2016-05-06 Thread Simon Slavin

On 6 May 2016, at 3:40pm, Gerry Snyder  wrote:

> One feature of SQLite -- the whole database in one file -- is normally an 
> advantage but becomes less so when the file is huge.

Believe me.  It's still a huge advantage.  Have you ever tried to copy a MySQL 
database off a non-working server by figuring out which files contained it ?  
That's three days of my life I wish I could forget.

Simon.


[sqlite] Incremental backup/sync facility?

2016-05-06 Thread Stephan Buchert

We are using Sqlite for data from satellite Earth observations. It
works very well. Thanks to everybody contributing to Sqlite, uppermost
Dr. Hipp.

The largest database file has now grown to about 180 GB. I need to have
copies of the files at at least two different places. The databases are
updated regularly as new data from the satellites become available.

Having the copies of the file synced becomes increasingly tedious
as their sizes increase. Ideal would be some kind of
incremental backup/sync facility.

I looked at https://www.sqlite.org/backup.html, but, as it does
a complete backup, this takes a long time for such large
databases (files are mounted over networks), and other work gets
blocked.

An alternative is perhaps https://www.sqlite.org/sqldiff.html, but it
is also slow for large databases. Most of the data are binary, and the
SQL input/output of sqldiff/sqlite3 is probably not very efficient.

Given data —
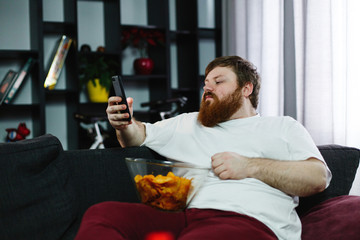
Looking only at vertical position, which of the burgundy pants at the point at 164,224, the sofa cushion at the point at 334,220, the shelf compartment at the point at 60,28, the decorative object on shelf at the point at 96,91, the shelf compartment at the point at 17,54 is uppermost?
the shelf compartment at the point at 60,28

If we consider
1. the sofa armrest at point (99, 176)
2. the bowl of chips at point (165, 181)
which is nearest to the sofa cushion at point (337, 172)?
the bowl of chips at point (165, 181)

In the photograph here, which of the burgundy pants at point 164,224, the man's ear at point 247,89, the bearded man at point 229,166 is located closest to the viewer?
the burgundy pants at point 164,224

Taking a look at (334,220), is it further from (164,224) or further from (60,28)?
(60,28)

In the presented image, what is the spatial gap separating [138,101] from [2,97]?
49.8 inches

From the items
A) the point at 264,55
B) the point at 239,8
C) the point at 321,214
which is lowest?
the point at 321,214

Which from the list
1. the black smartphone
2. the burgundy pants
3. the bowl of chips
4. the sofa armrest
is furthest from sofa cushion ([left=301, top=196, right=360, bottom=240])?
the black smartphone

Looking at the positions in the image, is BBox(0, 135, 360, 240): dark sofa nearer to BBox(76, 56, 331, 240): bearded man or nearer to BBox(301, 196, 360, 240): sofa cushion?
BBox(301, 196, 360, 240): sofa cushion

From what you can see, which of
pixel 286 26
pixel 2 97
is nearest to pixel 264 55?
pixel 286 26

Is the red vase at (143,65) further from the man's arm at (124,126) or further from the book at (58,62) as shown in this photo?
the man's arm at (124,126)

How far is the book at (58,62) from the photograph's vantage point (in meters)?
3.25

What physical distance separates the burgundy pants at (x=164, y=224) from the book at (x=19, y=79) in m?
2.27

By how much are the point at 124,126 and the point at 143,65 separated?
2137 mm

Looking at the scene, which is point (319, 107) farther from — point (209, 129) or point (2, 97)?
point (2, 97)

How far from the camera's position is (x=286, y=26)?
8.86ft
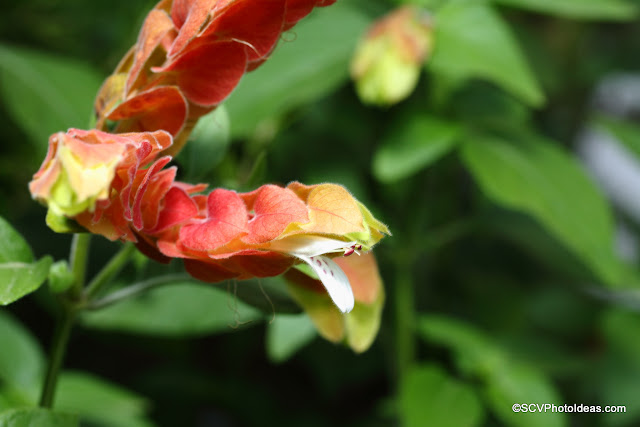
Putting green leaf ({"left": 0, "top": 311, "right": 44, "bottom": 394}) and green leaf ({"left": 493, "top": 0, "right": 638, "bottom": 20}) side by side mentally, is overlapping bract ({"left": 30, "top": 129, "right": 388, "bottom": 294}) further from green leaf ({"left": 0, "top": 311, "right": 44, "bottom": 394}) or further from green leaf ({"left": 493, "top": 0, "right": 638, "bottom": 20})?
green leaf ({"left": 493, "top": 0, "right": 638, "bottom": 20})

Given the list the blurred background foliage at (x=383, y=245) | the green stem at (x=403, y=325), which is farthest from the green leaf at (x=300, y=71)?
the green stem at (x=403, y=325)

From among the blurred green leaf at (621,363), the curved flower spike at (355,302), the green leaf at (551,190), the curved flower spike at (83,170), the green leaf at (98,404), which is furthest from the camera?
the blurred green leaf at (621,363)

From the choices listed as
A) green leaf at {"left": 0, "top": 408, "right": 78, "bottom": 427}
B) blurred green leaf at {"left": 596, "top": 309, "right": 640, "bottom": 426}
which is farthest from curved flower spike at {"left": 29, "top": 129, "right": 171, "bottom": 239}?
blurred green leaf at {"left": 596, "top": 309, "right": 640, "bottom": 426}

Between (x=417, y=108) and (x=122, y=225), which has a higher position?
(x=122, y=225)

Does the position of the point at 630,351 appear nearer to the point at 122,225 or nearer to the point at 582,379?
the point at 582,379

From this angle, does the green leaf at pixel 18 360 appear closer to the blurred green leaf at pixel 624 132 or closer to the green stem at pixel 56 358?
the green stem at pixel 56 358

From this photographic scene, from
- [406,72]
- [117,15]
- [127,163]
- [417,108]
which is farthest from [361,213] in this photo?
[117,15]
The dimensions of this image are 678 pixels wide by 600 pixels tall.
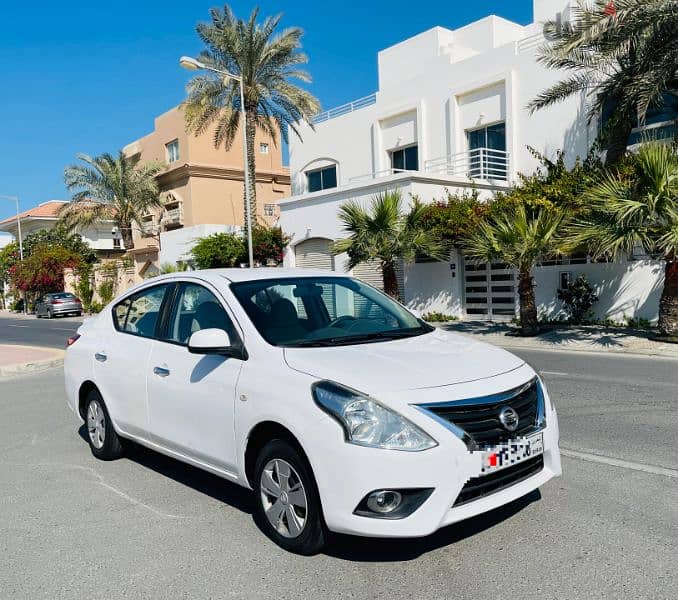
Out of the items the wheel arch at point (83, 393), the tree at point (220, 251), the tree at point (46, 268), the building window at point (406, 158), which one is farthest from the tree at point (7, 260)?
the wheel arch at point (83, 393)

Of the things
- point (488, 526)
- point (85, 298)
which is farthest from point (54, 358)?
point (85, 298)

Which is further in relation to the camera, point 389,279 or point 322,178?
point 322,178

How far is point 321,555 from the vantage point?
146 inches

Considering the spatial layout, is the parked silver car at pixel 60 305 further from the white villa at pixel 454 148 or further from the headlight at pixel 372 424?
the headlight at pixel 372 424

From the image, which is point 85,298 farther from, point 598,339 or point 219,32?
point 598,339

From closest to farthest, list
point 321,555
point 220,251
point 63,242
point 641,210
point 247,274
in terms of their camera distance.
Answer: point 321,555 → point 247,274 → point 641,210 → point 220,251 → point 63,242

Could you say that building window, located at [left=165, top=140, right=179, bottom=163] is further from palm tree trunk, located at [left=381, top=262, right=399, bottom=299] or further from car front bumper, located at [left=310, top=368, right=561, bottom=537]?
car front bumper, located at [left=310, top=368, right=561, bottom=537]

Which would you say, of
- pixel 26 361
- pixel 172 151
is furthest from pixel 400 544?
pixel 172 151

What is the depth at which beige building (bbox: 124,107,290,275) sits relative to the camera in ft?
134

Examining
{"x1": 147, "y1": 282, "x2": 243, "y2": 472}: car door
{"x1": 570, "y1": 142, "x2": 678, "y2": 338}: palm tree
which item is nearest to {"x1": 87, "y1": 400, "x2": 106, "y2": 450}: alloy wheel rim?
{"x1": 147, "y1": 282, "x2": 243, "y2": 472}: car door

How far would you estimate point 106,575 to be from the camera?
360 cm

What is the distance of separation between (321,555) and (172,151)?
42065mm

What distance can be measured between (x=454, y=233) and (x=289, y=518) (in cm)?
1612

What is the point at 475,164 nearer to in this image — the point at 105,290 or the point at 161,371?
the point at 161,371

To be done —
**A)** In the SQLite thread, about how large has the biggest database file grown?
**B)** Pick up the SQLite thread after its final sentence and keep writing it.
The entries aren't needed for what follows.

Outputs in order —
**A)** About 180 GB.

**B)**
A solution might be to add an extension to the standard VFS
http://www.sqlite.org/vfs.html. Each page would need a counter which
increments when the page is modified (and there seems to
be spare place for such counters). Then the backup could test which
pages need to be updated. Is there any chance that such an extension
could be added?

A kind of hack-ish solution might be to update the primary database
files in WAL mode, copy only the WAL file to the secondary place,
and force there WAL checkpoint. Would this work?

/Stephan


[sqlite] Incremental backup/sync facility?

2016-05-06 Thread Richard Hipp
On 5/6/16, Hick Gunter  wrote:
> No,you just have to log the bound parameters and a reference to the prepared
> statement (so the other side will know which statement to prepare).
> Or just log the statement & the parameters each time.

The sqlite3_trace() interface fills in the values for the parameters
automatically.
-- 
D. Richard Hipp
drh at sqlite.org


[sqlite] Incremental backup/sync facility?

2016-05-06 Thread Simon Slavin

On 6 May 2016, at 1:32pm, Stephan Buchert  wrote:

> The largest database file has now grown to about 180 GB. I need to have
> copies of the files at at least two different places. The databases are
> updated regularly as new data from the satellites become available.
> 
> Having the copies of the file synced becomes increasingly tedious
> as their sizes increase. Ideal would be some kind of
> incremental backup/sync facility.

Believe it or not, the fastest way to synchronise the databases is not to 
synchronise the databases.  Instead you keep a log of the instructions used to 
modify the database.  You might, for example, modify the library that you use 
for INSERT, DELETE and UPDATE commands to execute those commands and also save 
the command to another 'commandLog' table.  Or perhaps just append those 
commands to a plain text file.

Then instead of sending any data to the other sites you send this list of 
commands to the other sites and have them execute them.

Once you start implementing this you'll see that it's more complicated than I 
have described but the text of your post suggests that you're a good enough 
programmer to do it properly.

This assumes that the structure and primary keys of the tables which hold data 
are constructed in such a way that the order in which new data is entered 
doesn't matter.

Simon.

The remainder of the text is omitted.